* [To do]:
Recast the data from the line containing "From this snapshot, with" through the end of the data, both ends included, as a JSON list of strings with one string per line. Leave out blank lines.

* [Data shown]:
——
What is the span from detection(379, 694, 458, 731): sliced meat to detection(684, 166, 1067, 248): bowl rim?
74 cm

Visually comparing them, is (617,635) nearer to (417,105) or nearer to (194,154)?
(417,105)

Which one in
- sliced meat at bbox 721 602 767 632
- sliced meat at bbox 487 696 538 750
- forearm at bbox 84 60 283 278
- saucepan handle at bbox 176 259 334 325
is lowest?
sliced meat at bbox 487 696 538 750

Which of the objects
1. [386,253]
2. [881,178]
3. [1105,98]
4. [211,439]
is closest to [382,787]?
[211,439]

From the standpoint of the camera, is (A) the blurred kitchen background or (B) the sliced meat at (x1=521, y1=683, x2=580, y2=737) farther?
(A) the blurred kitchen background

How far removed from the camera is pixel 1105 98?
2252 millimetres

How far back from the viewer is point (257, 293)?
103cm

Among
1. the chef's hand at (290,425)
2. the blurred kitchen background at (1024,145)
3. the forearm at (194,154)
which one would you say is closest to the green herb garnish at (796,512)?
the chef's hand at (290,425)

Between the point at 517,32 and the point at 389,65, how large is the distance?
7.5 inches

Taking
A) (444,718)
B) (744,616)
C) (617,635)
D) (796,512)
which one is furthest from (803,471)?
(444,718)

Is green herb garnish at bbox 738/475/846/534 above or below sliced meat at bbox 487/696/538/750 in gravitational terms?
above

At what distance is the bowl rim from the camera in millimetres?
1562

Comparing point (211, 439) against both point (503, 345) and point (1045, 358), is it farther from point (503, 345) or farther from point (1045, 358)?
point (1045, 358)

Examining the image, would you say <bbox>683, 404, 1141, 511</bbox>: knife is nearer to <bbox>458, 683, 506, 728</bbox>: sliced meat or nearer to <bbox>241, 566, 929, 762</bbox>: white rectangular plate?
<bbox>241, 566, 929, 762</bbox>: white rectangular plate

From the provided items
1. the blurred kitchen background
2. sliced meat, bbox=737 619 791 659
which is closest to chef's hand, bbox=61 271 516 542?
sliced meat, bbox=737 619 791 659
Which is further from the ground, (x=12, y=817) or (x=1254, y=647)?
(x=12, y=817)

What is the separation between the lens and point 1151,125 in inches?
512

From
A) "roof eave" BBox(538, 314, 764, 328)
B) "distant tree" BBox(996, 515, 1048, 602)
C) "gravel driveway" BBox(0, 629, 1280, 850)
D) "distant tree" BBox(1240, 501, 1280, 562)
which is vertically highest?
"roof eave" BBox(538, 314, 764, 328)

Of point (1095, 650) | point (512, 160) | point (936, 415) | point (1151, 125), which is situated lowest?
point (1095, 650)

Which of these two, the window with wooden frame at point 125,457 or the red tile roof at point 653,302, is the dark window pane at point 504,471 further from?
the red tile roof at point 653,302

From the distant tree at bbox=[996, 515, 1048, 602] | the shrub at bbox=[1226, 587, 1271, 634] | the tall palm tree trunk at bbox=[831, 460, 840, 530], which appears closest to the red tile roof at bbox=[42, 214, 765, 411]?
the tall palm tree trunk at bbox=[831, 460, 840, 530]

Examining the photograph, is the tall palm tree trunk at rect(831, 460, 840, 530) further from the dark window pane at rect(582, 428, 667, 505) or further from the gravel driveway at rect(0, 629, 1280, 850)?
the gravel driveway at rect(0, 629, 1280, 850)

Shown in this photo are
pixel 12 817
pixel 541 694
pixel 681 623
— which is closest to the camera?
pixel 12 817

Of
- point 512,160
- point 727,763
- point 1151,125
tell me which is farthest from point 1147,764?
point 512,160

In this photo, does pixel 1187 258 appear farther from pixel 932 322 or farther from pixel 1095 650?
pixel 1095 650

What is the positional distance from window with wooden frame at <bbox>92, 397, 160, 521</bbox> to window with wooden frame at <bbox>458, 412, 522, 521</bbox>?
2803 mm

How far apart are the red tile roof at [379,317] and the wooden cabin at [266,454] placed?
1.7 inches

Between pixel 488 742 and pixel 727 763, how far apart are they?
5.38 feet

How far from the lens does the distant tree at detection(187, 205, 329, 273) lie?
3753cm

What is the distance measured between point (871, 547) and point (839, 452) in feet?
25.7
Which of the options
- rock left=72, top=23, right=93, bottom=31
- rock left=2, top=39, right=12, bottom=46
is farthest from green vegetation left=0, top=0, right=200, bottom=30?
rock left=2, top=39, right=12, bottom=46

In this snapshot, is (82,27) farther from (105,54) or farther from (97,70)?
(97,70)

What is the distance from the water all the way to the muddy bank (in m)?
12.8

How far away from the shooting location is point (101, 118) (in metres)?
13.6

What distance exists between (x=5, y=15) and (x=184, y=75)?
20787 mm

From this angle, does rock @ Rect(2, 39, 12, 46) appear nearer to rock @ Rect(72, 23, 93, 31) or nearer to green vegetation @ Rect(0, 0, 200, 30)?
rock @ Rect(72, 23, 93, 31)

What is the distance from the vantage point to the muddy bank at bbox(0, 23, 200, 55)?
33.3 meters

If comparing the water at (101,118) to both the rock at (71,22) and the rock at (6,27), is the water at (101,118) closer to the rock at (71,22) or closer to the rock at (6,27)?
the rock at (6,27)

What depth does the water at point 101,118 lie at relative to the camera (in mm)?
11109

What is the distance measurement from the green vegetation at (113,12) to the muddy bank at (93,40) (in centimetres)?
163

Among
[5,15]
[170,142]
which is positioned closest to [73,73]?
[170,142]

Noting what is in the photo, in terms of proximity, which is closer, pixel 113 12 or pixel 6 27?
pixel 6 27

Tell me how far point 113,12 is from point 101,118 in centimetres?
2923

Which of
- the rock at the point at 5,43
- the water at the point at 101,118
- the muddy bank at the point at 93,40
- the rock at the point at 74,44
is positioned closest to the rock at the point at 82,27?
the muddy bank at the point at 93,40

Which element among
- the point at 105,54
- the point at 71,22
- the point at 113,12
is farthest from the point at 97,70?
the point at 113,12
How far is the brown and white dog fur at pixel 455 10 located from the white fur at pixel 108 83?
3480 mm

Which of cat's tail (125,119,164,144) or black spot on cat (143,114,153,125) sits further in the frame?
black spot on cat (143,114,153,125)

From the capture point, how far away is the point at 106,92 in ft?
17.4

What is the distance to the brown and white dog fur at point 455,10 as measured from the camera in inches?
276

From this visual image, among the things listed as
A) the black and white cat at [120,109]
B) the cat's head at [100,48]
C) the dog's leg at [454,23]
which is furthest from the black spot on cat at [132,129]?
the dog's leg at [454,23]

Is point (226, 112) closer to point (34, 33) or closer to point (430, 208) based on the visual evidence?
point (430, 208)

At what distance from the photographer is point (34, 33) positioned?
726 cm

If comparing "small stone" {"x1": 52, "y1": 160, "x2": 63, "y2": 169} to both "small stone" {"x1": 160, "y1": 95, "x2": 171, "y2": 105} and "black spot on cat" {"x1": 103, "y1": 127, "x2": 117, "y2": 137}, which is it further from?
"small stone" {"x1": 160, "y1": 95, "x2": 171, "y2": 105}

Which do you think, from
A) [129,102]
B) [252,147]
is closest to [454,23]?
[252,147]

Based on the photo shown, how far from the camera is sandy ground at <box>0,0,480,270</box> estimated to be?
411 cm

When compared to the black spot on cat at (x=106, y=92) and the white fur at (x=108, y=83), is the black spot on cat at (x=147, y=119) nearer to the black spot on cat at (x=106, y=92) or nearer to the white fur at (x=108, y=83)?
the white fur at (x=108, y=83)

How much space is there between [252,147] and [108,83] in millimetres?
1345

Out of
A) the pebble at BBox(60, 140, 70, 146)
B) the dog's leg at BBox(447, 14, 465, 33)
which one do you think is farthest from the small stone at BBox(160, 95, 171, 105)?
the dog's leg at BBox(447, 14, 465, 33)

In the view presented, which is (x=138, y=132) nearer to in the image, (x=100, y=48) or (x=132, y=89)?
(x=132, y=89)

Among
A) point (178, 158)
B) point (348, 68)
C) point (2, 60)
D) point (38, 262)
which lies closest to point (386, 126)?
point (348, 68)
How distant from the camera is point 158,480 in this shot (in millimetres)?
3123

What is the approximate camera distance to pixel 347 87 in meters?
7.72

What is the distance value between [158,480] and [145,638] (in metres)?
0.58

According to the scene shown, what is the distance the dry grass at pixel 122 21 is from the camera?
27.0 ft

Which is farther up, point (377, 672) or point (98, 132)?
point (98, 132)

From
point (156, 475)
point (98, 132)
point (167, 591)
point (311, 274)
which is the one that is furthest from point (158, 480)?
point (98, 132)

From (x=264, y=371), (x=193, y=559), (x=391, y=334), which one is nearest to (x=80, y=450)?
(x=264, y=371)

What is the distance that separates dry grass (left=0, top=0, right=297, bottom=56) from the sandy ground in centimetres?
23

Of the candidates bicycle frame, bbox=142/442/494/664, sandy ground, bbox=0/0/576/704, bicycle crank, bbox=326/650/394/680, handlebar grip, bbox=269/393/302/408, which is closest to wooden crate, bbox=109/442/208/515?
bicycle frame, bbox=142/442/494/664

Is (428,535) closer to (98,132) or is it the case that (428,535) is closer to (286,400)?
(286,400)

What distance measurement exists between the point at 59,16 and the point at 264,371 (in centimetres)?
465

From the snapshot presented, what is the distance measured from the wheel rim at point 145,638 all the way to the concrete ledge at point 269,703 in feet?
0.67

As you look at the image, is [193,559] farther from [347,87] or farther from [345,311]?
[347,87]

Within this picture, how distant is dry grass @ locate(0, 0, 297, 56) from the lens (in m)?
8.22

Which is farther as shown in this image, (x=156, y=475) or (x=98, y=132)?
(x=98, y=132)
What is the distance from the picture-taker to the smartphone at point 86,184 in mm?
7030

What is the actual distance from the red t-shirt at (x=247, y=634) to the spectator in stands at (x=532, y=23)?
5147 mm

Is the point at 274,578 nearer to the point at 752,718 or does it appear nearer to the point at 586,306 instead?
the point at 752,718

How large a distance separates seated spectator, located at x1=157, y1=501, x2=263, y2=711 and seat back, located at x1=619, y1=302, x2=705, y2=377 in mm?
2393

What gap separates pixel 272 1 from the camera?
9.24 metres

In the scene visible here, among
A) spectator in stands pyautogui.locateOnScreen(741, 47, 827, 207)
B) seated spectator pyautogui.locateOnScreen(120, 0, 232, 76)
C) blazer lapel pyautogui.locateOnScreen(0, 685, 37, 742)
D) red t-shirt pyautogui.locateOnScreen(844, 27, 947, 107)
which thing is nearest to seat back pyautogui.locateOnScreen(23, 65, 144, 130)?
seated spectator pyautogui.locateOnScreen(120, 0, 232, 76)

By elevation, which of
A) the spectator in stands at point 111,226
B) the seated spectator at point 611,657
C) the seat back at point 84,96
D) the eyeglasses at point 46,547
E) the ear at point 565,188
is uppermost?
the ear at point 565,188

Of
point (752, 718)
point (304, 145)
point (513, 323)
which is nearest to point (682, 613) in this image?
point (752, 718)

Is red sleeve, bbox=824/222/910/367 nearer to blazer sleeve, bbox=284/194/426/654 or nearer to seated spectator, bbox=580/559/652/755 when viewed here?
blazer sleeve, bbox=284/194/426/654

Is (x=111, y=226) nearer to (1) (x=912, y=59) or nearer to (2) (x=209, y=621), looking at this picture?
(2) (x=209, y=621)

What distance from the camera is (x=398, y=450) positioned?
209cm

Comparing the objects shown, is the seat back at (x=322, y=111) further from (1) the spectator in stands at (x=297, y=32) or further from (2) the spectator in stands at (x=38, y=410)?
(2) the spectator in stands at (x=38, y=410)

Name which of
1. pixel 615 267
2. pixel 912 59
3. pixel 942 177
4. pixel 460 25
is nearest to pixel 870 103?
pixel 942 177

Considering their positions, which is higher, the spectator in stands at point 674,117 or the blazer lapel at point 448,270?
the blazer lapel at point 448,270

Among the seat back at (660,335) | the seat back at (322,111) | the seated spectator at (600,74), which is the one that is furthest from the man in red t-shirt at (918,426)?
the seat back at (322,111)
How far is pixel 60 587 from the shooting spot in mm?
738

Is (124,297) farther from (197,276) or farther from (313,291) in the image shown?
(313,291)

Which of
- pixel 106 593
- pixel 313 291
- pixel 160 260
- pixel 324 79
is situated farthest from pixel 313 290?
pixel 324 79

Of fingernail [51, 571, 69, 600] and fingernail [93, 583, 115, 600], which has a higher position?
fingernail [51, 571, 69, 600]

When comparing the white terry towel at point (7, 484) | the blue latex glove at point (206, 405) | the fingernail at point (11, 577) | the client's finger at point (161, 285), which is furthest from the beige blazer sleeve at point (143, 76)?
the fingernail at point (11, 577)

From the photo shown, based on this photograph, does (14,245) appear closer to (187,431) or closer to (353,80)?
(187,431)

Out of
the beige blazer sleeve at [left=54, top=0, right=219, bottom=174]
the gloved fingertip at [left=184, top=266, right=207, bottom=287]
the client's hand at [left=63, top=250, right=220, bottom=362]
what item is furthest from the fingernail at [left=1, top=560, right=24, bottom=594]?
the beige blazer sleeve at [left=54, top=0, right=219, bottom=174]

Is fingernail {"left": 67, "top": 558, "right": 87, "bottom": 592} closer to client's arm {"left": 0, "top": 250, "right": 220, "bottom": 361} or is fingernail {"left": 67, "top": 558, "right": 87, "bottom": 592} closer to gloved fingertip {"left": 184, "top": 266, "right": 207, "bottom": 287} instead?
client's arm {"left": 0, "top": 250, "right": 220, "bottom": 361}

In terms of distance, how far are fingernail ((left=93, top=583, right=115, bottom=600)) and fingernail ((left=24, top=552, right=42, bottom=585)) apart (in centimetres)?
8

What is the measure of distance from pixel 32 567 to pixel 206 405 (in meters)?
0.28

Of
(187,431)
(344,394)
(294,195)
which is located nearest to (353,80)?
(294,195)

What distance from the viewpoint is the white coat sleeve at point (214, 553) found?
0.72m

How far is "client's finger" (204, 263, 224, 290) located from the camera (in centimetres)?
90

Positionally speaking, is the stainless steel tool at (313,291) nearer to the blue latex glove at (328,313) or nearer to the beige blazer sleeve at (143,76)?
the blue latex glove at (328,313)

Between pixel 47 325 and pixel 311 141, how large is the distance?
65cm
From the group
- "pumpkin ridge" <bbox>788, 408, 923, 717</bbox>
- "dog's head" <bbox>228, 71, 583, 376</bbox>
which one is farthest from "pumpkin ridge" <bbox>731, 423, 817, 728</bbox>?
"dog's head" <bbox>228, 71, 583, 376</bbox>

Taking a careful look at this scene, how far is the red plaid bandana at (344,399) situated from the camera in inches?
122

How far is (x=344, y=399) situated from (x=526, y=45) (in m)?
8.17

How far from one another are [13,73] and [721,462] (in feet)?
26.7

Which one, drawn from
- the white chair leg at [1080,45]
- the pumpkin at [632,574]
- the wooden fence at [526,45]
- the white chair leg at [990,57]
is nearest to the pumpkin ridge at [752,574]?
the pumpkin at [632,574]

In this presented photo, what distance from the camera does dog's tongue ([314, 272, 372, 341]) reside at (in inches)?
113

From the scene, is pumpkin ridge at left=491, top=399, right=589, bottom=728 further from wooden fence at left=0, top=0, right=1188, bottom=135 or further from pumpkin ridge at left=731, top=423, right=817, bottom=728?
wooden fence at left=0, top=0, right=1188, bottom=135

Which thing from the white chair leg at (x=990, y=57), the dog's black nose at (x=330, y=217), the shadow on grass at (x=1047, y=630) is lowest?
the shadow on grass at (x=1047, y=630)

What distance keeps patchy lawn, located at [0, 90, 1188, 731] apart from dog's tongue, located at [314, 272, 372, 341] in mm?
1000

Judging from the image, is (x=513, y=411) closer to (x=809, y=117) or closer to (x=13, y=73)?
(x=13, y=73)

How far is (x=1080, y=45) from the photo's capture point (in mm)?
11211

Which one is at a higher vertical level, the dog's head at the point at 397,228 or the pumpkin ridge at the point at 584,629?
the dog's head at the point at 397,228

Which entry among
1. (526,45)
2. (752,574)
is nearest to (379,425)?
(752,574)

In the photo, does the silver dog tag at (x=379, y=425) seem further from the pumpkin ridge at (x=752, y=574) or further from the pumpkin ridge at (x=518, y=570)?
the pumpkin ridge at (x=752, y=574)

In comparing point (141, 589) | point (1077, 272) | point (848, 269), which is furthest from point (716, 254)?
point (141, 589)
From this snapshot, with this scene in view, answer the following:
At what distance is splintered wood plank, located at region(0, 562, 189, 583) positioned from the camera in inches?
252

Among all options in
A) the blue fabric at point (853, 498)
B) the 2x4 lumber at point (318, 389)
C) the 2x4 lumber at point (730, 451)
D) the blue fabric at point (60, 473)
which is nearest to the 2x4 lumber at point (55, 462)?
——
* [Full answer]:
[
  "From this snapshot, with this scene in view, answer the following:",
  "At what distance is splintered wood plank, located at region(0, 562, 189, 583) positioned from the camera in inches?",
  "252",
  "Among all options in",
  "A) the blue fabric at point (853, 498)",
  "B) the 2x4 lumber at point (318, 389)",
  "C) the 2x4 lumber at point (730, 451)",
  "D) the blue fabric at point (60, 473)",
  "which is nearest to the 2x4 lumber at point (55, 462)?"
]